• **Work instructions**:
Needed from the data below: all lines that contain the word "California".

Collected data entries
┄┄┄┄┄┄

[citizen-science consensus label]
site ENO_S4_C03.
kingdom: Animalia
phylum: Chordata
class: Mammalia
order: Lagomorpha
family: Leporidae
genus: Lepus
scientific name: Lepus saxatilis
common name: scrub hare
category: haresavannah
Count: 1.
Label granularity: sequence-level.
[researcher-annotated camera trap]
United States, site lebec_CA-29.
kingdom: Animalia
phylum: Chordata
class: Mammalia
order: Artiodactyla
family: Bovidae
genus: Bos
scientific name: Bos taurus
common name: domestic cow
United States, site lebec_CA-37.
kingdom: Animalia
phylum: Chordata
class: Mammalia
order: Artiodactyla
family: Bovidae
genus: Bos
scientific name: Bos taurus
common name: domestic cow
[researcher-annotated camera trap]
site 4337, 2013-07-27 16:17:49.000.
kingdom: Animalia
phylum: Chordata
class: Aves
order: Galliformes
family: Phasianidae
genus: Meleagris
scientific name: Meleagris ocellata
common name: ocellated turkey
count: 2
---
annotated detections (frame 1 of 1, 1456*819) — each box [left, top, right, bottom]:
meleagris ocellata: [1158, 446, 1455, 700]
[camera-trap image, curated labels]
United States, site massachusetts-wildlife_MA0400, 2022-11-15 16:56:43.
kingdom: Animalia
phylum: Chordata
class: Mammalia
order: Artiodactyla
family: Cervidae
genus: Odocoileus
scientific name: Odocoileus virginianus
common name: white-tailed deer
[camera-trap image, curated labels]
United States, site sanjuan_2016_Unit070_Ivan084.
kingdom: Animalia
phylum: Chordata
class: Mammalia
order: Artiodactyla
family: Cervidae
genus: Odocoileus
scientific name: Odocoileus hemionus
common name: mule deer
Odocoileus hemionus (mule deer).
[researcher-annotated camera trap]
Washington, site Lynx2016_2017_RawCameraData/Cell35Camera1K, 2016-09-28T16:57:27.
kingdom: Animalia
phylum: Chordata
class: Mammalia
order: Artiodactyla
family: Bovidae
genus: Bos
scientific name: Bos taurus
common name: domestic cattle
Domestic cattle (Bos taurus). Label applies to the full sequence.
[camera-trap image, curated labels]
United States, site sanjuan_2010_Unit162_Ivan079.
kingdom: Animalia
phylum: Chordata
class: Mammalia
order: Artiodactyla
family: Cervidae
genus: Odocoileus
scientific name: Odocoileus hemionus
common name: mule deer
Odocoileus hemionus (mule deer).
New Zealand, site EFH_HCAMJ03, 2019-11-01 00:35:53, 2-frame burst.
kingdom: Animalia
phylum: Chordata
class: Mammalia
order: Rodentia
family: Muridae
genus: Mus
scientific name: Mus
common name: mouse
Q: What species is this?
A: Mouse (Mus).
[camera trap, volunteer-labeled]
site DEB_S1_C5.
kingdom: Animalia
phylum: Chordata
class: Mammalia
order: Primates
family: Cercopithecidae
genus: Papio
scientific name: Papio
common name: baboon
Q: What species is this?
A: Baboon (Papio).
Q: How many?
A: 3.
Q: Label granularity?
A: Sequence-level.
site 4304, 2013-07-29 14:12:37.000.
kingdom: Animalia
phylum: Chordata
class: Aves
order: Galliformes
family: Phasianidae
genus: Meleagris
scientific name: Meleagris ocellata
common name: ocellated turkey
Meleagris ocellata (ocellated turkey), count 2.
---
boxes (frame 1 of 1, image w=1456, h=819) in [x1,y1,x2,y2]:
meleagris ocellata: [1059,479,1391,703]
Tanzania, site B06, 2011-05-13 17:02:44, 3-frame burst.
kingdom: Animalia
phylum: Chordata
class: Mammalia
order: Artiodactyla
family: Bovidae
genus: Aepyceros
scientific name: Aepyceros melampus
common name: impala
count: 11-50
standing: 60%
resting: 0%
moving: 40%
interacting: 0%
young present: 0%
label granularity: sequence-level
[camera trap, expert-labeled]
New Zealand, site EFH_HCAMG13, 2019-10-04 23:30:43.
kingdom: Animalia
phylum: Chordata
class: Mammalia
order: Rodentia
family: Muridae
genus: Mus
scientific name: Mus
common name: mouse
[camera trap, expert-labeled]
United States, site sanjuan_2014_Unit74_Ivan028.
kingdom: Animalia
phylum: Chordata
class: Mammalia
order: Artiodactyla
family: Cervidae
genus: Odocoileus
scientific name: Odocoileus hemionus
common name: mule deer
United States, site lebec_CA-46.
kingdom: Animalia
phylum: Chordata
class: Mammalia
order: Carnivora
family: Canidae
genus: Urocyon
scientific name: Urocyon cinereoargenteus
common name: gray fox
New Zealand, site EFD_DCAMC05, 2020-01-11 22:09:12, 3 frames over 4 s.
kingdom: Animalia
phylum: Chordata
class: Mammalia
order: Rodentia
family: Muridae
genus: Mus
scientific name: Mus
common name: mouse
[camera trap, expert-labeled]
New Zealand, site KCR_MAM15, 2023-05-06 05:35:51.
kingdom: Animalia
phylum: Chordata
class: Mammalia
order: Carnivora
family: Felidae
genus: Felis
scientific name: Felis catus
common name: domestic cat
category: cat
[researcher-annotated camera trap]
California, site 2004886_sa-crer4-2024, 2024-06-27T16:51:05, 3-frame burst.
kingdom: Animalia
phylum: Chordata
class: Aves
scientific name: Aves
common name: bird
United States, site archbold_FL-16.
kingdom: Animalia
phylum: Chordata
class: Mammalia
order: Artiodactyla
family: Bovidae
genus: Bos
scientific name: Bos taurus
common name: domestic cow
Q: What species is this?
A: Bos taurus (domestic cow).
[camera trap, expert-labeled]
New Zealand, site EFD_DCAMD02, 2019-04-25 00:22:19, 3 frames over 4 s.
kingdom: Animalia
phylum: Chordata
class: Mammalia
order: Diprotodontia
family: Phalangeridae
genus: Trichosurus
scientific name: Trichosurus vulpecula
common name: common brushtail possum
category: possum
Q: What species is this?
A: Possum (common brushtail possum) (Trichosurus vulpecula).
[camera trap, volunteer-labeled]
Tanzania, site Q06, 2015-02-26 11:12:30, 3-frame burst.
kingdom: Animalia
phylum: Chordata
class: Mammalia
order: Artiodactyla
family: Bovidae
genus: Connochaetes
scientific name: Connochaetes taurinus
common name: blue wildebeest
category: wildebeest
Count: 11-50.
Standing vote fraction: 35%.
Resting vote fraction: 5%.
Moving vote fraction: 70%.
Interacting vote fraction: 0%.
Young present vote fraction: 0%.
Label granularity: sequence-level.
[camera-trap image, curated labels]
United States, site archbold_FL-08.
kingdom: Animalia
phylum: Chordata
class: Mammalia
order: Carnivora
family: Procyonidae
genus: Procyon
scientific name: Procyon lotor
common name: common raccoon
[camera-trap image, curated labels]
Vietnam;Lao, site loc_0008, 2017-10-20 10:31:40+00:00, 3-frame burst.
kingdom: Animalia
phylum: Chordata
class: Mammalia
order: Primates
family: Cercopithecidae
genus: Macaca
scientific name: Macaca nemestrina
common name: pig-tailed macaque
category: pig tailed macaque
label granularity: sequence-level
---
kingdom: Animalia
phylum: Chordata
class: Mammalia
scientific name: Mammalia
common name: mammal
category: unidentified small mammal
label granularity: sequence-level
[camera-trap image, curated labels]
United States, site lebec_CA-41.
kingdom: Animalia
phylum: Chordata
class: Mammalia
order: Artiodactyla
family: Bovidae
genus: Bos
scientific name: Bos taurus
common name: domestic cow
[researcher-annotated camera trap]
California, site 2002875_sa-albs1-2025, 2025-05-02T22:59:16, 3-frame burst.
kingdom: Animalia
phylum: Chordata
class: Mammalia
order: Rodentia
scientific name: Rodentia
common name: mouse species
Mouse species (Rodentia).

┄┄┄┄┄┄

• **Result**:
California, site 2004886_sa-crer4-2024, 2024-06-27T16:51:05, 3-frame burst.
California, site 2002875_sa-albs1-2025, 2025-05-02T22:59:16, 3-frame burst.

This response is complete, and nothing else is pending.